From the outside other people may have thought I was being mean to my son. And even my son may have thought that I was not helping him like I should, but because I am his father and see things that he does not see, and know things he does not know, I didn't intervene. The trials that I put him through was an act of compassion and love. And I was willing to have my son and other people think whatever they wanted because I knew the long-term goals for my child.

For those of us either entering into an understanding of polygyny or entering into a lifestyle of polygyny I know firsthand the struggles, the tears and the thoughts that God has abandoned you from time to time, but know this, that the struggles that we go through in retrospect are like God teaching us to ride a bike. It may be difficult at the start, but God will use those lessons more than we could ever know at this moment in time.

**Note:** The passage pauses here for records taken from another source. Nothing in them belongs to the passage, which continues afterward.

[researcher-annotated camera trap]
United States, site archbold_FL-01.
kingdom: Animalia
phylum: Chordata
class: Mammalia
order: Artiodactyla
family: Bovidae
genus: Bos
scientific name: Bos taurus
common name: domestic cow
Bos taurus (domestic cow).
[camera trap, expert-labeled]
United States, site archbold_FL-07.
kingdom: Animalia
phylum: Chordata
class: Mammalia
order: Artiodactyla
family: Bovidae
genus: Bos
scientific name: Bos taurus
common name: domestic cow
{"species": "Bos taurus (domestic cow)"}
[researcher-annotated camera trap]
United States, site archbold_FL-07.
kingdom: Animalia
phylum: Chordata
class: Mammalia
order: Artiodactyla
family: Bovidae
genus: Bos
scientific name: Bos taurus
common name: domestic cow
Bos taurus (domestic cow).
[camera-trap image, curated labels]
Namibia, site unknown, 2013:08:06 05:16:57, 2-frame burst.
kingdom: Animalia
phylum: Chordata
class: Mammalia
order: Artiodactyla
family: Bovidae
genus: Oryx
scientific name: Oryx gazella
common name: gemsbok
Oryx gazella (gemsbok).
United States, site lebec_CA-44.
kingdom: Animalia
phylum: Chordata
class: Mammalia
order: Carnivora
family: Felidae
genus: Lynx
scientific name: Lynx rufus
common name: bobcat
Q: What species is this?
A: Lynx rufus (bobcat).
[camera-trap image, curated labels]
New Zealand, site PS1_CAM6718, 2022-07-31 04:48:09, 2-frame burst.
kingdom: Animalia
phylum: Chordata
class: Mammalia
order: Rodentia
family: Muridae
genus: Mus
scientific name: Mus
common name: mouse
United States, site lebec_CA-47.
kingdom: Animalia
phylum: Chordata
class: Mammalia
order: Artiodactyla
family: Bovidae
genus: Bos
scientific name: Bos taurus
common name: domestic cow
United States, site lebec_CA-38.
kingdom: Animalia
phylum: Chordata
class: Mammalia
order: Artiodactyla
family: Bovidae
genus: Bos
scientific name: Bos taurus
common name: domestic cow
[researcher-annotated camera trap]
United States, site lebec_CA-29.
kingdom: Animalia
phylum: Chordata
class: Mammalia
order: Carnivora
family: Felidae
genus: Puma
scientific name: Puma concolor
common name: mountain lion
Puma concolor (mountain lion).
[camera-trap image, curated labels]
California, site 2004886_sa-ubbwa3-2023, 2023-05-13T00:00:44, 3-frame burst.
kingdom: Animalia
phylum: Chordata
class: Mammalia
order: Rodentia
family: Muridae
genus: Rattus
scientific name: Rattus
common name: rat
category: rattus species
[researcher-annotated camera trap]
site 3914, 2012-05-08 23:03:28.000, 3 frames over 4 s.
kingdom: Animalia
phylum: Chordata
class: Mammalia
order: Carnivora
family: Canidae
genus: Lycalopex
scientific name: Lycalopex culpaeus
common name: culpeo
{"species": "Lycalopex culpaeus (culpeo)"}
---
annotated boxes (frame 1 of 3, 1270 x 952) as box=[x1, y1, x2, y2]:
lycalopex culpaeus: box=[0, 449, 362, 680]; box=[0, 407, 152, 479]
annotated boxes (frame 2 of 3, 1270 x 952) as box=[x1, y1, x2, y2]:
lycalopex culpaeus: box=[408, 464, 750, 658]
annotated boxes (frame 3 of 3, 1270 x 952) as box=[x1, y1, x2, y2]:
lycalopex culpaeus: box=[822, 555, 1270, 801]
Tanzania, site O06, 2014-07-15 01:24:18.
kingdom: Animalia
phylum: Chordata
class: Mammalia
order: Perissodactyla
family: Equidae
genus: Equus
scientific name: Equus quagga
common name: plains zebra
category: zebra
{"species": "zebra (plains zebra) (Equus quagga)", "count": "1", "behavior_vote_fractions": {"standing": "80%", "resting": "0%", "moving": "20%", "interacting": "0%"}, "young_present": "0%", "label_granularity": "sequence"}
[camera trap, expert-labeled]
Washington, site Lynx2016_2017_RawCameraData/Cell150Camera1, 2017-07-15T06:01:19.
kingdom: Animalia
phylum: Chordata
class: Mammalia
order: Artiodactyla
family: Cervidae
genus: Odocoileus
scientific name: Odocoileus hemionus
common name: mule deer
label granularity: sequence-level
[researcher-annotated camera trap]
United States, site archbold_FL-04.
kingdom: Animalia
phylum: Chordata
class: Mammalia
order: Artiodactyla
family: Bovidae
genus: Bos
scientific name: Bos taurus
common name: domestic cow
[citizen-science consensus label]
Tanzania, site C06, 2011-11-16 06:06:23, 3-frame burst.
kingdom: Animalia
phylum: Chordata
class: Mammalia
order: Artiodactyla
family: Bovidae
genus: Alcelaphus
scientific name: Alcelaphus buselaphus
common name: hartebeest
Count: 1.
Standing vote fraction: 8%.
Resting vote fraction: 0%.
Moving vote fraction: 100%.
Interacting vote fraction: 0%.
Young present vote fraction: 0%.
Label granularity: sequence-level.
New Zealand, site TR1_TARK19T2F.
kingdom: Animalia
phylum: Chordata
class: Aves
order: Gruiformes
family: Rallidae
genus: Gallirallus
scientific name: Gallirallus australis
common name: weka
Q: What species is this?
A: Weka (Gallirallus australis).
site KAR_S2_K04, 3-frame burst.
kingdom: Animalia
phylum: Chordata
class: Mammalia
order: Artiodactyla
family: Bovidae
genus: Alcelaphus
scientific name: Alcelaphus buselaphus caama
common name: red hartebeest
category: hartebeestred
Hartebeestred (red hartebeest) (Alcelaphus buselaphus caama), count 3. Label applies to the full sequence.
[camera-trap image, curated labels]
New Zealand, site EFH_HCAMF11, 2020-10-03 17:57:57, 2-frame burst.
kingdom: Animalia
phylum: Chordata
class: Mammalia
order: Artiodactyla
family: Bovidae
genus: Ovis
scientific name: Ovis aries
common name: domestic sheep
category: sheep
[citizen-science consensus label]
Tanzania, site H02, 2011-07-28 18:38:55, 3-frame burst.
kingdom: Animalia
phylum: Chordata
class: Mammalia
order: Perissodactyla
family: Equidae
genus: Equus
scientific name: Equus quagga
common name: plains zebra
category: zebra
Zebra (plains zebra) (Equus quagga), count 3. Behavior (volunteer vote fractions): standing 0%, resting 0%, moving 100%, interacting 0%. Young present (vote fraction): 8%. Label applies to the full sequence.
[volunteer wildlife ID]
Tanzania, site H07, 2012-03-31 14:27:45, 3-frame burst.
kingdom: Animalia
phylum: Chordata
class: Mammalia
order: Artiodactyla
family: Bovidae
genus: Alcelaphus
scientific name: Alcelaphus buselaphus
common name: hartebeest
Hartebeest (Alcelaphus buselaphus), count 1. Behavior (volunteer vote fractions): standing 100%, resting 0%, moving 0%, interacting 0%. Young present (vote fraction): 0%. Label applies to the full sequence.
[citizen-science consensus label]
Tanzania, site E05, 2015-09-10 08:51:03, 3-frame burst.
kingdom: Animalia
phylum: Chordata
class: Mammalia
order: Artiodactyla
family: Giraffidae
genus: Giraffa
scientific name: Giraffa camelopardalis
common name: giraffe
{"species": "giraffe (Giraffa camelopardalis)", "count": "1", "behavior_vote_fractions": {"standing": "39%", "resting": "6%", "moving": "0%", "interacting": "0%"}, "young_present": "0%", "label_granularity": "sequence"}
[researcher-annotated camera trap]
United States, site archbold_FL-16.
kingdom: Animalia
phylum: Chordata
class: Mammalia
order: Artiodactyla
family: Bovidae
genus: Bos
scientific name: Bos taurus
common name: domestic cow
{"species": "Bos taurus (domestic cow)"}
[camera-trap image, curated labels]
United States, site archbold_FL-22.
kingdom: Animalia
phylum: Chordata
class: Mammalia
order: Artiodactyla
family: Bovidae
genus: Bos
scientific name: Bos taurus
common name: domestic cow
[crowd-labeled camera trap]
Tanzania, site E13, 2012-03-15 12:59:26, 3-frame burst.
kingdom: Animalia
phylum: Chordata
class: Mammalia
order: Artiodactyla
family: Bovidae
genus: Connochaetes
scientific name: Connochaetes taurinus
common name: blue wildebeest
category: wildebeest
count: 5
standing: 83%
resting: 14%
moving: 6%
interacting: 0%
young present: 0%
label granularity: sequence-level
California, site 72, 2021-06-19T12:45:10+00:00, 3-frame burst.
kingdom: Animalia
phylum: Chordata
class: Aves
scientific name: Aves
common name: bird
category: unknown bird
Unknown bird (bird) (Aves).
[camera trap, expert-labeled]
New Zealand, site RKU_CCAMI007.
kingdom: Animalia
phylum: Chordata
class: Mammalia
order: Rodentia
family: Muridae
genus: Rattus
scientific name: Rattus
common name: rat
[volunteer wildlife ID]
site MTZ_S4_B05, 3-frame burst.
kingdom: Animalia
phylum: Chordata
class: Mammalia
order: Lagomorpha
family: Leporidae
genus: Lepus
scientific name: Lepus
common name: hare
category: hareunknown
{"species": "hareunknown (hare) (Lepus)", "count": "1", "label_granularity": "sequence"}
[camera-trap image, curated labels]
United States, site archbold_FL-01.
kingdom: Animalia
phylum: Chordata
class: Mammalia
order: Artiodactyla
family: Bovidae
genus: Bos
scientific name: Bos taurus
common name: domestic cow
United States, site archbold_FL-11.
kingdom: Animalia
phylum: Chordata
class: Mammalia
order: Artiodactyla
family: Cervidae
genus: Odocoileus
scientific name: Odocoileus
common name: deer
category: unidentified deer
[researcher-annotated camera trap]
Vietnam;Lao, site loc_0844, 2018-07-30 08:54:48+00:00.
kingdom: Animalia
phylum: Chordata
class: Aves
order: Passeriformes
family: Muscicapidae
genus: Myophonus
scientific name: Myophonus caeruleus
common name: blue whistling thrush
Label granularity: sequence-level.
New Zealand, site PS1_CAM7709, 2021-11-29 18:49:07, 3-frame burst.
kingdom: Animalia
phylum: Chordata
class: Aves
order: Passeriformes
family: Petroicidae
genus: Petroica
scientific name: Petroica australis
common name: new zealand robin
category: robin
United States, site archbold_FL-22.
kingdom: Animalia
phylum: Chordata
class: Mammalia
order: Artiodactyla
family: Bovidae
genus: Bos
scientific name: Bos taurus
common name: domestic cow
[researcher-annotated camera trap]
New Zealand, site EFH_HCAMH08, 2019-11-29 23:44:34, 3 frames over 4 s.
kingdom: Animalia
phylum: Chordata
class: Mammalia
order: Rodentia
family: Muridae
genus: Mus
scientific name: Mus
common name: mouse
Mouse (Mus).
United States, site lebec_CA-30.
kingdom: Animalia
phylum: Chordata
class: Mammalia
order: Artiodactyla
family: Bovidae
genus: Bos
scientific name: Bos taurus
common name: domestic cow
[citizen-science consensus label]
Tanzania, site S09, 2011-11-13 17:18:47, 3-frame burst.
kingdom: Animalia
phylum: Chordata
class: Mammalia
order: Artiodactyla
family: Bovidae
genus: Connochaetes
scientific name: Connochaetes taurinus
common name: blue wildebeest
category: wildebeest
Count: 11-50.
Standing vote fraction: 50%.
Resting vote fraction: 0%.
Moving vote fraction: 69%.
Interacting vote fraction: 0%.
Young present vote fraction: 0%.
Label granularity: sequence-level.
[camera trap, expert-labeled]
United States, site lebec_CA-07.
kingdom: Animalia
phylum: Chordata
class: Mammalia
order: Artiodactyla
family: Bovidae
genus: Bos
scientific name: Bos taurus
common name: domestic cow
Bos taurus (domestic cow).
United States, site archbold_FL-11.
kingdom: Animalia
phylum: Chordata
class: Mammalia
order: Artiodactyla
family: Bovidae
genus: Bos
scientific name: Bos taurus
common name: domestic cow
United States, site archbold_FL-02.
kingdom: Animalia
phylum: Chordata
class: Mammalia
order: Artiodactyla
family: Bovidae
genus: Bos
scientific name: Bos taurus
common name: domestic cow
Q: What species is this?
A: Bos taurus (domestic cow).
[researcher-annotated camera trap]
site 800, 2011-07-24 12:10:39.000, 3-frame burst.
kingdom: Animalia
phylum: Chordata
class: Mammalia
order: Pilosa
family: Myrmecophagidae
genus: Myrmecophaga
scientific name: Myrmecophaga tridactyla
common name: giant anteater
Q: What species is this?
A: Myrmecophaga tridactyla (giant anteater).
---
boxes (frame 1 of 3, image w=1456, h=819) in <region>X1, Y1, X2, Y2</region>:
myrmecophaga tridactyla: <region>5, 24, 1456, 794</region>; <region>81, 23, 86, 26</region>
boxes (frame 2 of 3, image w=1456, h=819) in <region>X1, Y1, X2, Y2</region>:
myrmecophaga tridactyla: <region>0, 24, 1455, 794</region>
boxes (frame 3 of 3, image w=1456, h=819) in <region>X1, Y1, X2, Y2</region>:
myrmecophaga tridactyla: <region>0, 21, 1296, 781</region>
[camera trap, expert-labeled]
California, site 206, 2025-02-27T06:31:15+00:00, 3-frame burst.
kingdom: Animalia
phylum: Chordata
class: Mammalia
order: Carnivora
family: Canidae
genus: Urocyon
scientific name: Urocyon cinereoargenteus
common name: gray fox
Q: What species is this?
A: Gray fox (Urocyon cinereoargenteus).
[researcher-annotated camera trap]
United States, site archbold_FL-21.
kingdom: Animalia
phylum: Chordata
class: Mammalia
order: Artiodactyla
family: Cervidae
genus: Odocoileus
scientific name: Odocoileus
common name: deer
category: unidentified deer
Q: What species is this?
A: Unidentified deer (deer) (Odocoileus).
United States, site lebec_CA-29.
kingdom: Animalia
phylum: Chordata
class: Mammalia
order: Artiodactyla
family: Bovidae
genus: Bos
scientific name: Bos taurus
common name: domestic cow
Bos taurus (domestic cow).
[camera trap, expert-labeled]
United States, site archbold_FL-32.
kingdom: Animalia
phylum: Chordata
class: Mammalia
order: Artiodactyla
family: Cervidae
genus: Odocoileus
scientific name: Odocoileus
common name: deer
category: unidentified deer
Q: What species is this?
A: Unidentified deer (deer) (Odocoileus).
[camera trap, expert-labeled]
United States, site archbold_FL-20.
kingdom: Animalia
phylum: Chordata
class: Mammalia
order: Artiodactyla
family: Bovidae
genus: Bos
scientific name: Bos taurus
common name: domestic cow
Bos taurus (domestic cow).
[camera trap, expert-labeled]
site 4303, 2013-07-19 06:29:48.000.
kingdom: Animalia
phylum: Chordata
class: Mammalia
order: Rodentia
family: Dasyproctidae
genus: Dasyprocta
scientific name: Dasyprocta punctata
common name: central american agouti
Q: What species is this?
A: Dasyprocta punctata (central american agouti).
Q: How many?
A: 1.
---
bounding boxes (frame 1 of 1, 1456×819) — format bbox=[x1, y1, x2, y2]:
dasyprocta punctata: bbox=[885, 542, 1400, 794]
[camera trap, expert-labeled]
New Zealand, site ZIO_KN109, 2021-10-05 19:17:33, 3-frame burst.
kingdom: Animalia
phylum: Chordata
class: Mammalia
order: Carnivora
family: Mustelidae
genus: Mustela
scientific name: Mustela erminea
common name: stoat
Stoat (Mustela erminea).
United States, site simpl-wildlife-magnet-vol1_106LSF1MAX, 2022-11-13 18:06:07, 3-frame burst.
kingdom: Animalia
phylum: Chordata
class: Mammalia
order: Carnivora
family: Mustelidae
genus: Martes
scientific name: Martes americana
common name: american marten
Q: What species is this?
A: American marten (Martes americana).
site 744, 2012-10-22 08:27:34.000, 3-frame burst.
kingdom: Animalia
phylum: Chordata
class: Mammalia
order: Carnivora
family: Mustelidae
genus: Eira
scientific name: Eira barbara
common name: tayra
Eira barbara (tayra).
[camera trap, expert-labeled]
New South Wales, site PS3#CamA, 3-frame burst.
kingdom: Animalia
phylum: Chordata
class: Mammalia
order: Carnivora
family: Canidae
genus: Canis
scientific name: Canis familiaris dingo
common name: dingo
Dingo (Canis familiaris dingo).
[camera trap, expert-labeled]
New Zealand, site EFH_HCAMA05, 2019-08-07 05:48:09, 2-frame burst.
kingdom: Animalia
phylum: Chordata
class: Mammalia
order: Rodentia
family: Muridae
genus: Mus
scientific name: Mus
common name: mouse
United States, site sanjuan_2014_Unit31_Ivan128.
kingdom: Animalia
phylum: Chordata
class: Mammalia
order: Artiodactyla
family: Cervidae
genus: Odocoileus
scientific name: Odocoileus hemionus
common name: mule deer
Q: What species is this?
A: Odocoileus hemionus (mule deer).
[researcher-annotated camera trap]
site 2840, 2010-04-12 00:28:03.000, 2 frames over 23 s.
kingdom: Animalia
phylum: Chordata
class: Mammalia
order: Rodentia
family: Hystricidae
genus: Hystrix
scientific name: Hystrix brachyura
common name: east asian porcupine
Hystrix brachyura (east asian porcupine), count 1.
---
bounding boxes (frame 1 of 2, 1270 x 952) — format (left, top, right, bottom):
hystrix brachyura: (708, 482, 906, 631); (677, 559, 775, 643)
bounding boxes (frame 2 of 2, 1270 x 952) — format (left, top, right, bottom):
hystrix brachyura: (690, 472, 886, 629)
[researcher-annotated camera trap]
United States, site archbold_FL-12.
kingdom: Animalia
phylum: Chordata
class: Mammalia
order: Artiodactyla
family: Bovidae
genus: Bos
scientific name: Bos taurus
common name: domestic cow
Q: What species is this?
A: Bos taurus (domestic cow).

So to you believers out there keep listening to your Father, know that he loves you, and has your best interests in mind. And remember to just keep pedaling.
 
Gene, great illustration of James chapter 1. Our Father designs trials, and sometimes in those trials Satan uses them to tempt us, yet through it all it is designed for our character development and growth.
 
I'll tell you something I"m learning as I write this.. Women in plural marriage have to learn to die to themselves and their selfish nature on a daily basis. I am sharing the time that was normally just for my daughter and me with another woman. She needs to have time with my husband in order to build a relationship so that if God leads them to marriage they have something to base it on.

God is showing me that I have to allow myself to find other things to occupy my time so that I don't dwell on what the enemy would use against me or my marriage.

Thank you for posting this. It reminds me that the trials I as a wife face and have the power and faith to overcome in this journey we call plural marriage.
 
Gene, your illustration has applications in so many areas of life. Thanks for posting!